#### Problem set
1/ In the oral history account, write out everything from "In the meantime" down to "All Rights Reserved.", switching "tinting" to "hand-coloring".
2/ Pick up the oral history account about the family's illness and the photo-coloring work after its last sentence, and keep it going.

YB: And he was still offered a very good position in Washington D.C., but at that time our little boy, who was then eight, became very ill, and had headaches. And our very dear friend and classmate of Clarence's, Dave Williams here, who is a lawyer also, attorney, said, "Clarence and Yone, don't worry. We're gonna do everything to get that boy over to the Mayo Clinic. Anything to help him out, and don't you worry about financial problems or anything. We're going to get him there." But Ken just didn't want to go any place; he wanted to return to Seattle. "Daddy and Mommy, I want to get back to Seattle. I don't want to go to Washington D.C.," and he did. He came back here to die, of course. But he lived only three months, and died of a brain tumor which developed into cancer, at the age of nine. And then Clarence took ill. So depressed and down-hearted. And I was feeling the same, then I, all of a sudden it dawned on me, "We both can't go down. Somebody's got to hang in there, and pull one of us out of the pit that we've fallen into." So I had to really snap out of it, and help him because he just kept going down. He was very, very depressed, and very sad. And I felt the same, but I found a way where I came out of it. And his mother managed to get along okay, but she wasn't too well either so I had two sick people on (my) hand.

In the meantime I went to night school at the Broadway night classes, and heard about a very good teacher that taught photo oils. Coloring, they called it tinting. But I eventually learned from another friend how to do heavier oils on photographs for window display, or special orders and wedding pictures. And so I really went into that, and then opened up a shop downtown and had two girls that I trained. So I managed to make a fairly good living until I had two sick people. Clarence's mother got quite ill, and she stayed with us instead of with her daughter. However, Clarence was unable to do -- he had the office and he pretended he was doing legal work, maybe notarizing or talking to friends, but other than that he was really unable to work anymore.

<End Segment 3> - Copyright © 1998 Densho. All Rights Reserved.

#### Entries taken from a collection
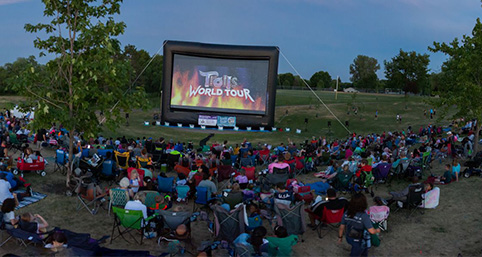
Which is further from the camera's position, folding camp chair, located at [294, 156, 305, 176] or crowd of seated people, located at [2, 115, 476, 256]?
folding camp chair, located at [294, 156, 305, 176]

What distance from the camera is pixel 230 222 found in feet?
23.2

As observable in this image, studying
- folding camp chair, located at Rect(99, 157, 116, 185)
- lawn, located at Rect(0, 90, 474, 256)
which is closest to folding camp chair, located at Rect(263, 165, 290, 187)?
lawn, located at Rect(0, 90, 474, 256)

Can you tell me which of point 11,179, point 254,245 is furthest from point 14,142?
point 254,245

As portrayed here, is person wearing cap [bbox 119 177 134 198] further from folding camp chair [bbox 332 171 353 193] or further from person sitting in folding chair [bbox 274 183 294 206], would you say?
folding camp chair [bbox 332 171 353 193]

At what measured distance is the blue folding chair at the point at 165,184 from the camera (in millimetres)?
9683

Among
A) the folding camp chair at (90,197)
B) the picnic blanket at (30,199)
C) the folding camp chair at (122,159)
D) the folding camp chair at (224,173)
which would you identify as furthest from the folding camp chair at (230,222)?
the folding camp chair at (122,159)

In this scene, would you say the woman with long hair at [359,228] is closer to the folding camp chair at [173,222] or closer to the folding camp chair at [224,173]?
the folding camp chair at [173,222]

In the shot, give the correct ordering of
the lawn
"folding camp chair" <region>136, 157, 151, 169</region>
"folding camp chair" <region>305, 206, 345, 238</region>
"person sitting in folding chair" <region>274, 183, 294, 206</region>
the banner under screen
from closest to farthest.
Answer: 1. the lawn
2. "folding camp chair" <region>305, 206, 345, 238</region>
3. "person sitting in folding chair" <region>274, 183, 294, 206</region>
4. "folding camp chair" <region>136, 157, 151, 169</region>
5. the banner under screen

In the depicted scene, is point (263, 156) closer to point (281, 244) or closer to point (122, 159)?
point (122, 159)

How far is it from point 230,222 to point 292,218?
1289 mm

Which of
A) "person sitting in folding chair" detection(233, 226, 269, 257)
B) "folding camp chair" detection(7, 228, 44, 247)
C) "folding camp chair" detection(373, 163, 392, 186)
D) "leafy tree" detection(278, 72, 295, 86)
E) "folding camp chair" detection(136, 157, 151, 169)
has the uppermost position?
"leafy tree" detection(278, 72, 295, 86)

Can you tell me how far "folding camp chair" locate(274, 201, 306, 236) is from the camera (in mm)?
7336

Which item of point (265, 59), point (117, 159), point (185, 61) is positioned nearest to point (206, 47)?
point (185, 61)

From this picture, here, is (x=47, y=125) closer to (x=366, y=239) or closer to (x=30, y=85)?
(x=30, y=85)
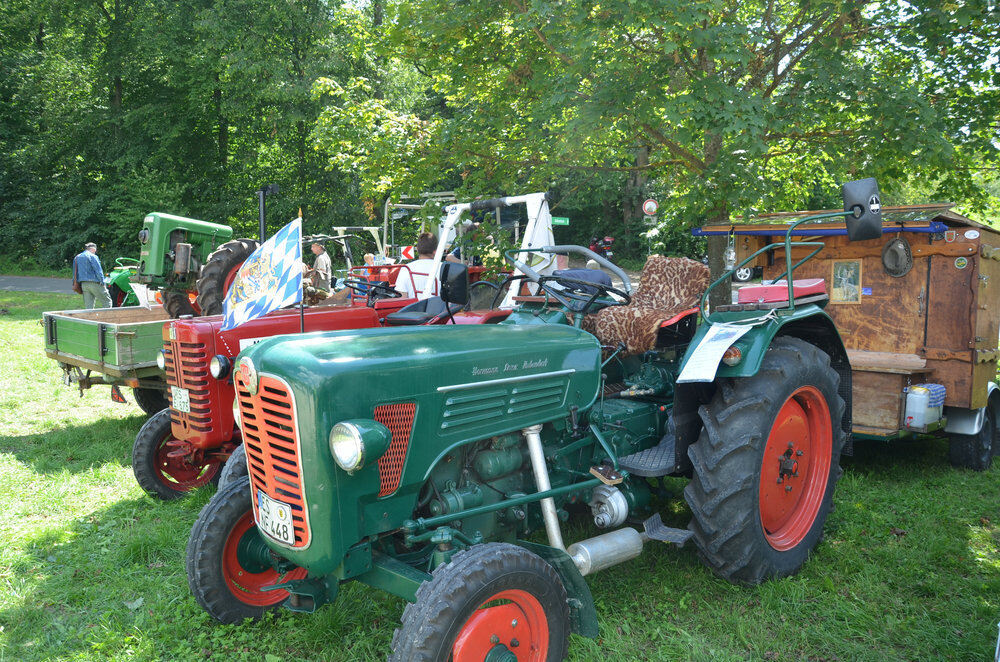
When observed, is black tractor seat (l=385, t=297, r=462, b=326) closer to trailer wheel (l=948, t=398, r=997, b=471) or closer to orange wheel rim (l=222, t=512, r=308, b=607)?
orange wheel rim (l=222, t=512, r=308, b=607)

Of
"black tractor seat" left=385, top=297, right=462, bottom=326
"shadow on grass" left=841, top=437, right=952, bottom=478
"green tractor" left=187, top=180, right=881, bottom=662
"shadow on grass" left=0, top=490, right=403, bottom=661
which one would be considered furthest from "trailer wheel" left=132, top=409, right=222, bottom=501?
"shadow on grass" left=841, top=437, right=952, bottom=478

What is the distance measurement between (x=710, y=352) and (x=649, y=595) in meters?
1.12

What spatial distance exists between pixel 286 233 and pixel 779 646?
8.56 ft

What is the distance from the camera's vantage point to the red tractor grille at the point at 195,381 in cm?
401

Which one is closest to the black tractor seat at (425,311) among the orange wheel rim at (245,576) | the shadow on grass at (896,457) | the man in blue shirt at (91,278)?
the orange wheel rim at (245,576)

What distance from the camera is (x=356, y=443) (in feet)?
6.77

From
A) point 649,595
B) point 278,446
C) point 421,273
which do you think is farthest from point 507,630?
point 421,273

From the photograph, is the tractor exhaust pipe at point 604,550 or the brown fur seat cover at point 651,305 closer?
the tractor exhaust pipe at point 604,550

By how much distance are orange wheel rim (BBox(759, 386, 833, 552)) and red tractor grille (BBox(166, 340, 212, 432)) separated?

#### Task answers
1/
In the meantime I went to night school at the Broadway night classes, and heard about a very good teacher that taught photo oils. Coloring, they called it hand-coloring. But I eventually learned from another friend how to do heavier oils on photographs for window display, or special orders and wedding pictures. And so I really went into that, and then opened up a shop downtown and had two girls that I trained. So I managed to make a fairly good living until I had two sick people. Clarence's mother got quite ill, and she stayed with us instead of with her daughter. However, Clarence was unable to do -- he had the office and he pretended he was doing legal work, maybe notarizing or talking to friends, but other than that he was really unable to work anymore.

<End Segment 3> - Copyright © 1998 Densho. All Rights Reserved.

2/
<Begin Segment 4>

YB: So I found myself a second job where I had recruited the girls for Mr. Canlis -- who started the Canlis Restaurant here after having had a successful one in Hawaii. And people told him, "Go to Yone. She's the oldest of the group, she'll know a lot of people." And I said, "Mr. Canlis, if what you're looking for, I may have some problem getting the girls to work as a waitress," because in those days it was still, waitresses in the Japanese -- I don't know about the Chinese -- but the Japanese family was sort of looked down on, the geisha girls or the waitresses, which were even -- geisha girls, the good ones were good, but the waitresses are too, I'm sure. However, at the time, I did recruit the girls, but on their part was the understanding that their husband would say, "Well, if Yone is going, why don't you work?" Or the parents would say, "Oh, if Mrs. Arai is working, fine, why don't you go?" So I said to Clarence, "What am I gonna' do? I've got my own shop and the girls, eight girls I've got lined up and a tenth one. And they don't want to go, or their parents or their husbands don't want them to go unless I'm working." And I said, "I've got one job already." And he says, "Why can't you work part-time during the day, train somebody, and then go in the evening and help the girls?"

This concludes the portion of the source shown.